▶ **原文**:
長谷川:「もう、今言ってくださったことで終わってもいいな」っていうくらい「せやな」と思いました。

──では、インタビューはこれにて終了ということで。

全員:(爆笑)。

長谷川:このアルバム、コロナ禍で影響を受けたことは、かなり出ているんだと思います。あと、今までと較べて「やらなければいけないこと」と「やりたいと思うこと」の按配が「やりたい」の方に比重が重くなったのかもしれないです。肩の力を抜いて書けた曲が多かったので。

鳥山:肩の力が抜けたというのは、でかいと思います。「こういうものにしたいなあ」っていうより、「こうなっていったなあ」っていう感覚というか。どんどん肩肘を張らなくなっていくものなのかもしれないですね。やりたいことがいっぱいあって、それをやっていったら自然と洗練されていくというか。今までにやったことの良い部分だけ残っていく感覚がありました。

髙橋:今までを踏まえて「もっとこうしたい」っていうことに取り組むことができたんです。それが満足できる結果に繋がったのかなと思います。

▶ **作業指示**: このインタビューで長谷川は、アルバムに何の影響がかなり出ていると述べていますか。 次の一覧は、上のインタビューとは別の資料です。

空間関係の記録

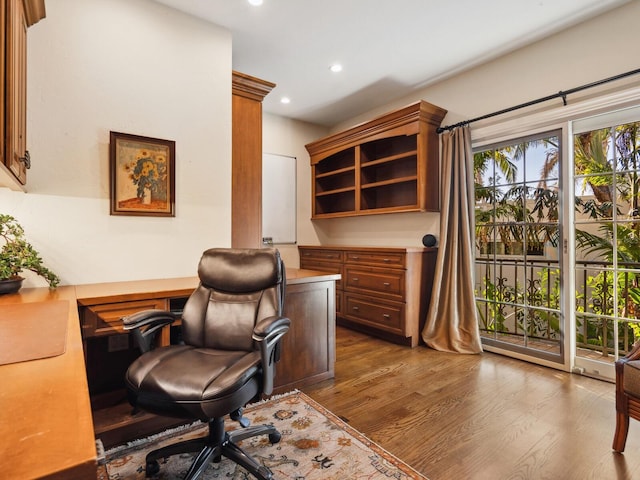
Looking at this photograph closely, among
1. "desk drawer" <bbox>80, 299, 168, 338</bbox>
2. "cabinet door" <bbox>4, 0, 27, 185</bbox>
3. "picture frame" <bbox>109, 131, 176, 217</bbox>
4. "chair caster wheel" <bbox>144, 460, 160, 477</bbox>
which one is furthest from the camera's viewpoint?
"picture frame" <bbox>109, 131, 176, 217</bbox>

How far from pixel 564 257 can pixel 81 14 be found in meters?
4.02

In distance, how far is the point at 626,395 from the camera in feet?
5.52

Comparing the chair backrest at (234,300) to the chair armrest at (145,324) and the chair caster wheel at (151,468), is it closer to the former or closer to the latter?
the chair armrest at (145,324)

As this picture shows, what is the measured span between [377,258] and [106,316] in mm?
2568

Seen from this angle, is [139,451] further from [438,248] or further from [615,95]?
[615,95]

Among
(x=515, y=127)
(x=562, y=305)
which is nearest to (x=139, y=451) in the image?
(x=562, y=305)

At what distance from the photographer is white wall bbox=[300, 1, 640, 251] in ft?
8.16

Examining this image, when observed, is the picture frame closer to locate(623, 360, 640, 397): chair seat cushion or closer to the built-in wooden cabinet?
the built-in wooden cabinet

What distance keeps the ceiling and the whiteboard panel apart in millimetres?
1043

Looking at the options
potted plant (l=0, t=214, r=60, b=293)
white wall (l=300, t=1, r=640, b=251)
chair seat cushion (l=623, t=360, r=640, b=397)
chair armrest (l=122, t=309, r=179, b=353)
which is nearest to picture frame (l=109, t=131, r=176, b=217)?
potted plant (l=0, t=214, r=60, b=293)

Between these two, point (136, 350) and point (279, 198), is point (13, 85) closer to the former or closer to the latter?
point (136, 350)

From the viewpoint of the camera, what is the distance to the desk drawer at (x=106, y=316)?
171 centimetres

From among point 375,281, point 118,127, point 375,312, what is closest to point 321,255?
point 375,281

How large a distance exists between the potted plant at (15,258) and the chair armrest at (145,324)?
712 millimetres
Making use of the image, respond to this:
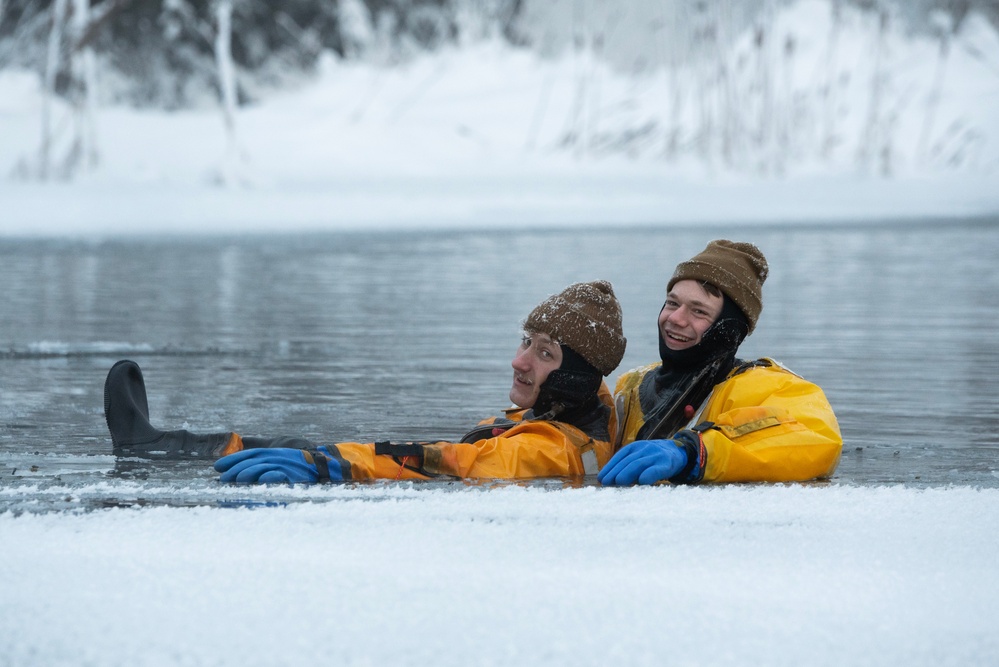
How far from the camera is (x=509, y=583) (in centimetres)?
255

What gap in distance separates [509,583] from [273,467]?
3.95 feet

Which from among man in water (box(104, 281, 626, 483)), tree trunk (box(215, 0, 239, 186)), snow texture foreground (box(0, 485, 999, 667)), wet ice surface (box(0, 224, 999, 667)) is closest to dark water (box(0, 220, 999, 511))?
wet ice surface (box(0, 224, 999, 667))

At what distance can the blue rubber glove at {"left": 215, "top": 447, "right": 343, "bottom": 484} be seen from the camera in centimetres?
355

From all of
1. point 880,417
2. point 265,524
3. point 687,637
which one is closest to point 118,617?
point 265,524

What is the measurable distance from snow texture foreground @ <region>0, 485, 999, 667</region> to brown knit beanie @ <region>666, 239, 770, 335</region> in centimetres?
75

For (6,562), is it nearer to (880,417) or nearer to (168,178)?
(880,417)

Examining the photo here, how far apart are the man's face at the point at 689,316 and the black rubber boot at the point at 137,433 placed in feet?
4.41

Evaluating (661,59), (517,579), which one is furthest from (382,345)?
(661,59)

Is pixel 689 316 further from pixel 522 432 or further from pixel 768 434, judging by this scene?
pixel 522 432

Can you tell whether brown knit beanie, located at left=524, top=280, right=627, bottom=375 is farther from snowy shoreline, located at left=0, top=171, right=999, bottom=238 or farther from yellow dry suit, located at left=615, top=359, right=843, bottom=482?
snowy shoreline, located at left=0, top=171, right=999, bottom=238

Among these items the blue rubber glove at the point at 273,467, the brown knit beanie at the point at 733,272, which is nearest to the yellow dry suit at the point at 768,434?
the brown knit beanie at the point at 733,272

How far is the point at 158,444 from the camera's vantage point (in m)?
4.04

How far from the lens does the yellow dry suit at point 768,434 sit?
11.8 feet

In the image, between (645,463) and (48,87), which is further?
(48,87)
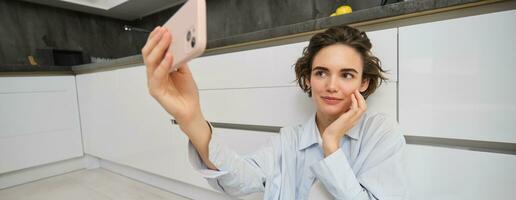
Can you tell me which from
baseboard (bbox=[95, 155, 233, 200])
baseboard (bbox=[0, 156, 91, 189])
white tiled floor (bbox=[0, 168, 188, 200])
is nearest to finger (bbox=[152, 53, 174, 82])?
baseboard (bbox=[95, 155, 233, 200])

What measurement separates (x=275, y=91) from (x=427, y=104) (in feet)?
1.45

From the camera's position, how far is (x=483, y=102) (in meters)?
0.59

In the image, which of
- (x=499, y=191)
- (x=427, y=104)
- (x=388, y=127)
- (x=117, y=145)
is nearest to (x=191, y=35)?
(x=388, y=127)

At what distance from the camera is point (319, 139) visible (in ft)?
2.15

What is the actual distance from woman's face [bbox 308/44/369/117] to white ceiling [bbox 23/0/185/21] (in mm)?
1738

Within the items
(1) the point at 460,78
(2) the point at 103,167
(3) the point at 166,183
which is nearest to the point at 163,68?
(1) the point at 460,78

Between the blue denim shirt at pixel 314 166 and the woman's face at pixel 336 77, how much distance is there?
8cm

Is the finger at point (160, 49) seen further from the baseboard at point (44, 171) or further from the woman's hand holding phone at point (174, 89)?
the baseboard at point (44, 171)

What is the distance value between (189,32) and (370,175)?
44cm

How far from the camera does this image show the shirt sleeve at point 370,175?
50 cm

▶ **出力**: コロナ禍で受けた影響です。